*Problem to work on*. Render the records as a JSON list of strings, with one string for each line and blank lines left out.

*Record list*.
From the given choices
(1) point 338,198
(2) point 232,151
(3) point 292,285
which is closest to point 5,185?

*Correct output*.
[
  "From the given choices",
  "(1) point 338,198",
  "(2) point 232,151",
  "(3) point 292,285",
  "which is closest to point 5,185?"
]